Start SUPPLIED MATERIAL

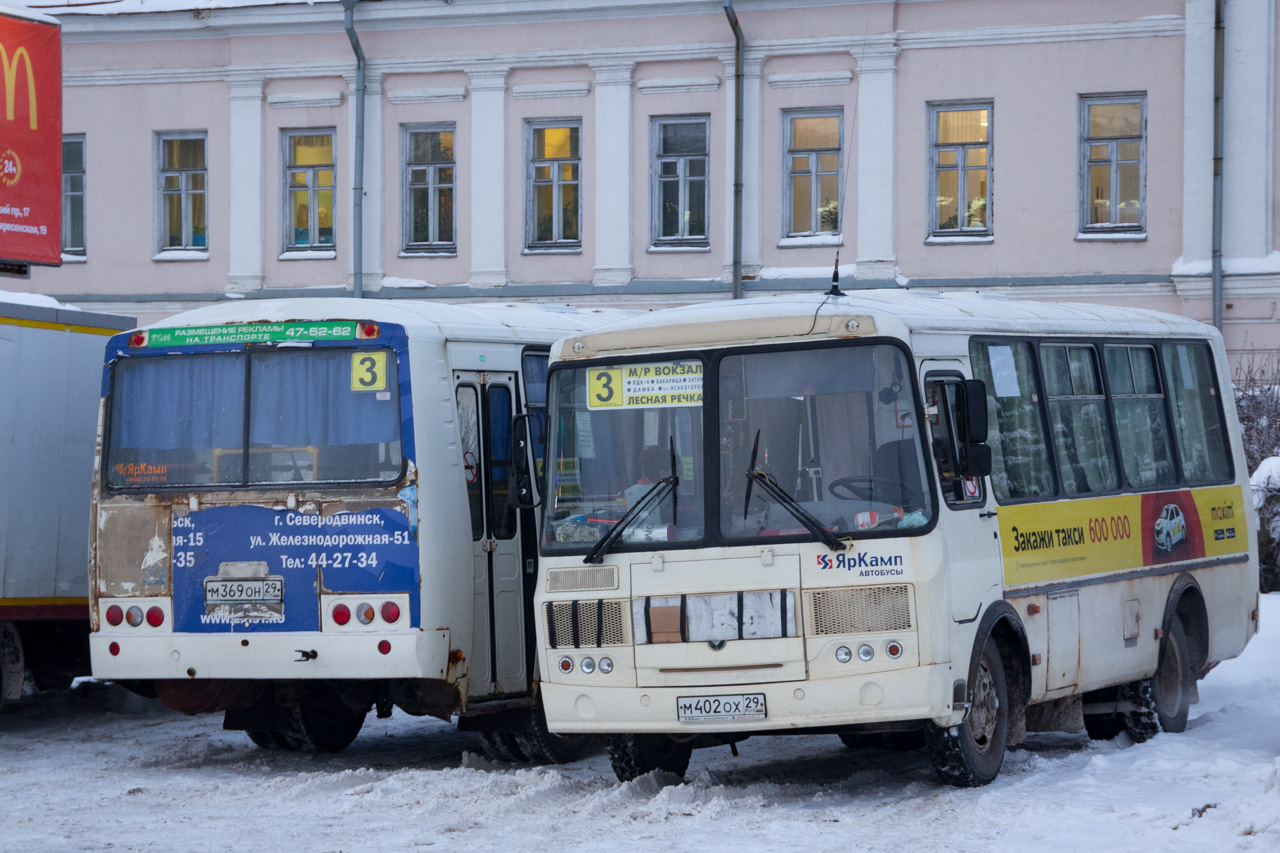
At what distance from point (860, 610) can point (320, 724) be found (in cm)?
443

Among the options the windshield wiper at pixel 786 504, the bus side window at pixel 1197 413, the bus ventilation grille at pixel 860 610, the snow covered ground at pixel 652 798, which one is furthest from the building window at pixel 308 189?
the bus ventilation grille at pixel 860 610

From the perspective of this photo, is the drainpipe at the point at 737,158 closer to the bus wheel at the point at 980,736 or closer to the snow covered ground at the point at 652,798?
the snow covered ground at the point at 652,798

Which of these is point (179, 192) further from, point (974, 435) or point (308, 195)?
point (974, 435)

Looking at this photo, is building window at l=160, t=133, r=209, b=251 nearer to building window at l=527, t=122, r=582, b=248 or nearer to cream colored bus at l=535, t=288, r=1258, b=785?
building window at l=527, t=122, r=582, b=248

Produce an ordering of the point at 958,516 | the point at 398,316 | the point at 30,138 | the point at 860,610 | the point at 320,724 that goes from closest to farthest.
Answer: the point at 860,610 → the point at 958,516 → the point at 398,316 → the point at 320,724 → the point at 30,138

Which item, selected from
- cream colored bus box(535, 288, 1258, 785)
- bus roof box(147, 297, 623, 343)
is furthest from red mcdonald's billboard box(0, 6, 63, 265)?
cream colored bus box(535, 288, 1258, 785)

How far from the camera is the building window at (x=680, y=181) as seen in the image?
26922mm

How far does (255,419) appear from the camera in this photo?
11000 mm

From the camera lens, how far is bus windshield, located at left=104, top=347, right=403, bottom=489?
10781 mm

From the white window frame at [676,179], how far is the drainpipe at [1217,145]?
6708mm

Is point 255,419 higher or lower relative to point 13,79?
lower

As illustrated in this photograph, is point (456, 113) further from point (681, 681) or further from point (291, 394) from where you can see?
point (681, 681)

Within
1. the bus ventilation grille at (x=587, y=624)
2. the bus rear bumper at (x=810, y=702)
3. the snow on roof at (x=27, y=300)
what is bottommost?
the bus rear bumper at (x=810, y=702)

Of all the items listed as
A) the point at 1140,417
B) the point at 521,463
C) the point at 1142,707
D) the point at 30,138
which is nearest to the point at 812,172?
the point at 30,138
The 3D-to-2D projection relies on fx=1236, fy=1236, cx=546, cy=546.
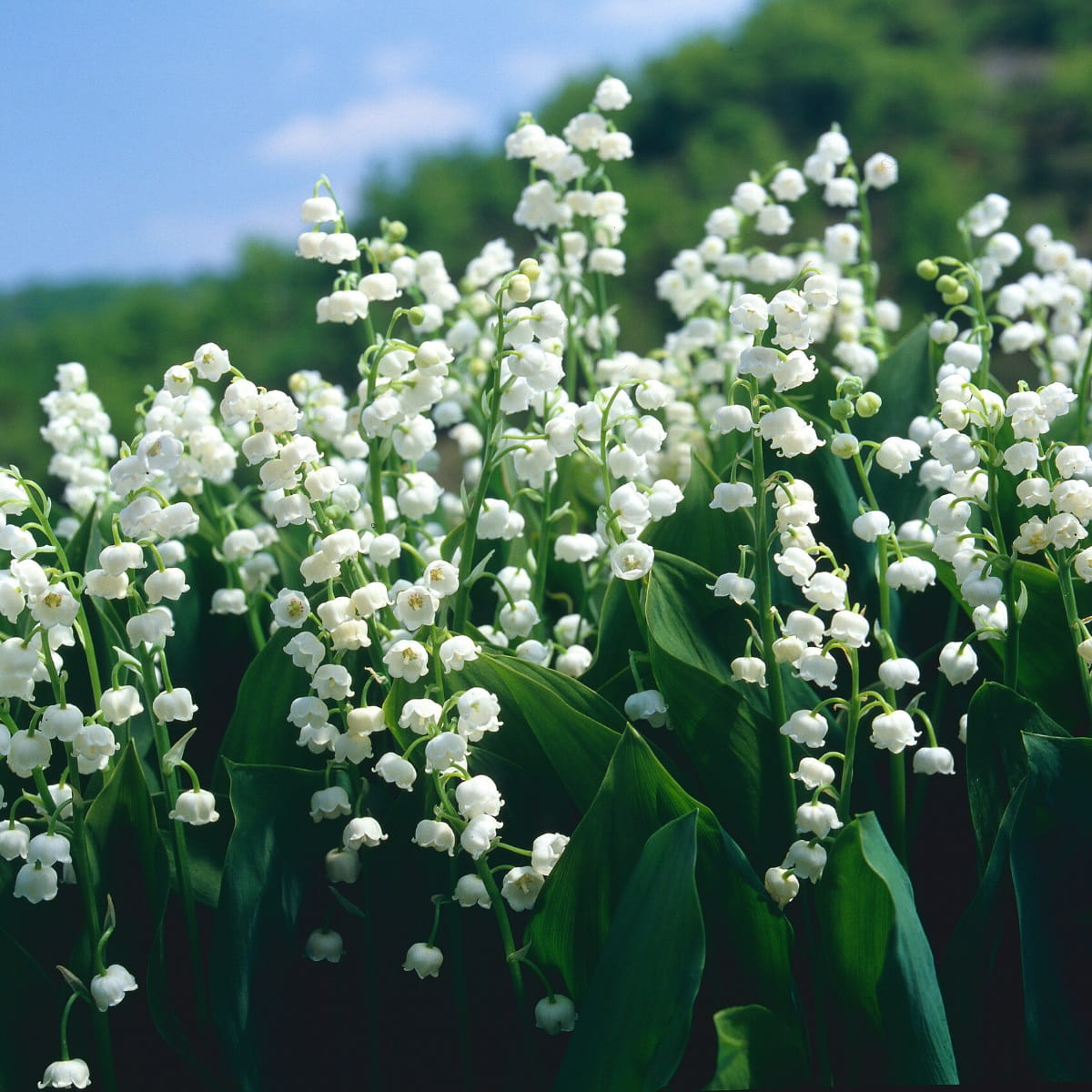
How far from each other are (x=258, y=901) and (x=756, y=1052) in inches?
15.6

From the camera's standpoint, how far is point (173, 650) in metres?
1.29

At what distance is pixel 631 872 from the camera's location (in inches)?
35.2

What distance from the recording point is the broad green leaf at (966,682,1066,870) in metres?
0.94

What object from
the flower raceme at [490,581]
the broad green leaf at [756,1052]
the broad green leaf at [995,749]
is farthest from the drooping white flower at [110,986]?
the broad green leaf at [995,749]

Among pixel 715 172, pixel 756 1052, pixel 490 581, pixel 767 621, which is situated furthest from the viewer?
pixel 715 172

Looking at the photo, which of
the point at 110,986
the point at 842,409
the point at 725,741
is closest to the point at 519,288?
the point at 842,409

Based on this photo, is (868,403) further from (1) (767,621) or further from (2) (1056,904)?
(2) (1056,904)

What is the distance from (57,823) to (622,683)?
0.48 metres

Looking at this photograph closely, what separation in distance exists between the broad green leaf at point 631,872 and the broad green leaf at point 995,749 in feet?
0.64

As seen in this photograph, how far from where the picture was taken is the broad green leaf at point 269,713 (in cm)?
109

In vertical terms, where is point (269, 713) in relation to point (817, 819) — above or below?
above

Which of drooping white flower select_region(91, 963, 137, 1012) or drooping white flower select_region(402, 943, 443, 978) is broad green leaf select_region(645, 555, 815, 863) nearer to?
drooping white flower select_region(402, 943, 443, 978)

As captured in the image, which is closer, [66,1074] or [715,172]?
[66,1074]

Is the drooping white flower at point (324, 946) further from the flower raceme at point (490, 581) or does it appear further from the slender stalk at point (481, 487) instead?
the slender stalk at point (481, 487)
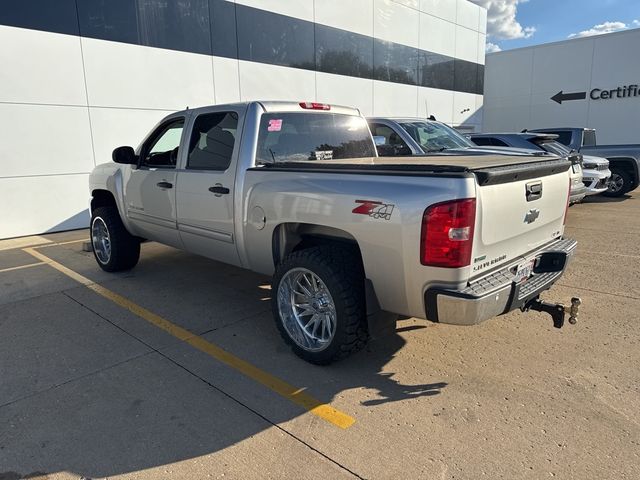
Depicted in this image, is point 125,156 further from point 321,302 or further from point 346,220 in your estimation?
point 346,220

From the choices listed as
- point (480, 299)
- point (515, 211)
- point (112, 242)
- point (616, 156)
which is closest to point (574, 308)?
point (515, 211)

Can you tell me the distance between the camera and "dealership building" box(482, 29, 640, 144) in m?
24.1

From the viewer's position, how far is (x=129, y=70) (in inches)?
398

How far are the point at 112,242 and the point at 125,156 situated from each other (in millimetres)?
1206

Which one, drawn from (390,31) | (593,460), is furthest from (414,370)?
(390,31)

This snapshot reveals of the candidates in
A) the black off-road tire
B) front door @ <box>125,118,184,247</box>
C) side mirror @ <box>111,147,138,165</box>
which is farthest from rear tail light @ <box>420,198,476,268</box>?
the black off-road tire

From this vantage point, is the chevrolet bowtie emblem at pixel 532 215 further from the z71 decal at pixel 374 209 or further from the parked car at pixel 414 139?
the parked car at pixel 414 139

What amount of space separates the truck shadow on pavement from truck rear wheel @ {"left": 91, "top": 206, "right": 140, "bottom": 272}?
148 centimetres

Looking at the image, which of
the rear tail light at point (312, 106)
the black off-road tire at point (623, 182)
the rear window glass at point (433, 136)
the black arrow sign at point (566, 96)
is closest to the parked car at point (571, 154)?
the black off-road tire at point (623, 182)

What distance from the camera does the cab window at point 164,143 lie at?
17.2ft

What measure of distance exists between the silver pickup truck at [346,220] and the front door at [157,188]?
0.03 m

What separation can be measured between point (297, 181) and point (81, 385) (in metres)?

End SUPPLIED MATERIAL

• PROBLEM DESCRIPTION:
Copy the listing verbatim, from the line containing "What distance from the camera" through the last line of the listing, both ends included.

• TASK ANSWER:
What distance from the camera does the cab window at point 164,143 lie at?
17.2ft

What measure of distance exists between the silver pickup truck at [346,220] and the front door at [157,188]?
0.03 m

What separation can be measured between point (297, 181) and point (81, 385) (in metres)?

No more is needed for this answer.